During this phase of the works, the site team noticed that the flange bolts that were holding the high pressure collars on the Thames Water main had begun to corrode and were at major risk of failure.  Making the most of the bridge closure, FM Conway and Thames Water took the opportunity to replace these rusty bolts with new stainless ones to maximise the lifetime of this asset.

Vibration monitors were used throughout the upgrade scheme to assess the impact of the works.  The team had to be especially careful not to damage a large 700mm foul sewer main and the 750mm high pressure water main running across the structure. The old bridge was taken down in two phases to allow the team to re-divert the 700mm combined sewer main.  Three-quarters of the structure was demolished before installing 16 of the 20 piles for the new bridge down to a depth of 18 metres. Once this had been completed, 700mm combined sewer from the remains of the structure was diverted into temporary manholes and a new temporary sewer installed.

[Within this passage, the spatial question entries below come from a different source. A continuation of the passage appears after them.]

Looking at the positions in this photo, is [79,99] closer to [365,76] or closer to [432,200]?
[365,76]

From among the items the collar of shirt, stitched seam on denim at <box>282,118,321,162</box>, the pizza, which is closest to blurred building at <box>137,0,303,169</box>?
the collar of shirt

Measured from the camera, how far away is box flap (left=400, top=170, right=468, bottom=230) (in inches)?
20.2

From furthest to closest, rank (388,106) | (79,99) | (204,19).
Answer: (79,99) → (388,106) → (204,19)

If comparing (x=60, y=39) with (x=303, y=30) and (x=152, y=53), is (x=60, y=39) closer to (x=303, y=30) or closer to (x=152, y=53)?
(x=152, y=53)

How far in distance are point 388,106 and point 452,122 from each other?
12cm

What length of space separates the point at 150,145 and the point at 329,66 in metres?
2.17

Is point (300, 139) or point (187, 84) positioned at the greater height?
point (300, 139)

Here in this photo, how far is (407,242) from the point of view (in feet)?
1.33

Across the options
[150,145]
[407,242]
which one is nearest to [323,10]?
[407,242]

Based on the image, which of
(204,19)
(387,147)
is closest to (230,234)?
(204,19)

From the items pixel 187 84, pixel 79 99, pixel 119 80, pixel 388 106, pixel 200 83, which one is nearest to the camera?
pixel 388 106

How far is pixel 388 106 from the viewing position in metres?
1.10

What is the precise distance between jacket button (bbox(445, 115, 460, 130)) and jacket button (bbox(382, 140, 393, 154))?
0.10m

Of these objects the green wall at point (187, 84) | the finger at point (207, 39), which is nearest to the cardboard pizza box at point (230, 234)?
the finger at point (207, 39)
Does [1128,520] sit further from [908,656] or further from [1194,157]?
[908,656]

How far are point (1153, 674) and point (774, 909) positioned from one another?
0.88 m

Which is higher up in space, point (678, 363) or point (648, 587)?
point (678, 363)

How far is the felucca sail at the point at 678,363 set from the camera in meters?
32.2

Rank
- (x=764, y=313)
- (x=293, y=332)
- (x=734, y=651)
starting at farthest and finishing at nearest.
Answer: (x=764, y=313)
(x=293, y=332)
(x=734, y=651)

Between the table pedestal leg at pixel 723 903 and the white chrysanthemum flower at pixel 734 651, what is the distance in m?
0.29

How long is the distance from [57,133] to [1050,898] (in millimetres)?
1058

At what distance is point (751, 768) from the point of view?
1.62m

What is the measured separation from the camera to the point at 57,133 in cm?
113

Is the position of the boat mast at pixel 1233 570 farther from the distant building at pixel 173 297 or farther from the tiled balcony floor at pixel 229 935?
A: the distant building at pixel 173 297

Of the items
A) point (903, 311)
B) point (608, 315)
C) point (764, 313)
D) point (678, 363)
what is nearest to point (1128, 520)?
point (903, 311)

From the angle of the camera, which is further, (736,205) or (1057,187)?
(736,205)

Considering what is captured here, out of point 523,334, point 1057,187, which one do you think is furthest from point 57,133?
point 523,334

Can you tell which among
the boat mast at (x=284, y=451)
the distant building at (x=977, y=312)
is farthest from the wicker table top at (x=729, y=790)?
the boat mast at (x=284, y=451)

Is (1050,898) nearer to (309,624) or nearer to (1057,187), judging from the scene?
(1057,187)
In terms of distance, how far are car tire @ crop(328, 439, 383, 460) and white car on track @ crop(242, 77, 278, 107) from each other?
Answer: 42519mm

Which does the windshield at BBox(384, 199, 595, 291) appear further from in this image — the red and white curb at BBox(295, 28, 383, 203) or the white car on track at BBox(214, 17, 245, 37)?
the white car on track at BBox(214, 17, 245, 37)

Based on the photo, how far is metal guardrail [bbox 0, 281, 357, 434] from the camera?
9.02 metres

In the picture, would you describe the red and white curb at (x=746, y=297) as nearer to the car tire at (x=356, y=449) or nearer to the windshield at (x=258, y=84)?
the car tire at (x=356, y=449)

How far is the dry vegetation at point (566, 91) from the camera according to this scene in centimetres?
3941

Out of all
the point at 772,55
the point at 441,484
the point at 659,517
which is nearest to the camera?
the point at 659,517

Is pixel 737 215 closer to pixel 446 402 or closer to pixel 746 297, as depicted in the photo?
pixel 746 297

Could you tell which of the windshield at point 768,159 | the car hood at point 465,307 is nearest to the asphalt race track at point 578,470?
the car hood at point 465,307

The precast parapets and beams for the new bridge were lifted into place using a 300-load crane. With these in place, the team then installed the cast institute reinforced deck slab. The deck was sprayed with a Stirling Lloyd Eliminator waterproofing coating to prolong the life of the structure and the steels within it.  FM Conway’s surfacing team laid the bridge’s new carriageway and resurfaced the approaches to it using recycled material from FM Conway’s state-of-the-art asphalt recycling plants.  With this complete, the northern footpath was opened for public use, allowing the team to remove the temporary pedestrian footbridge.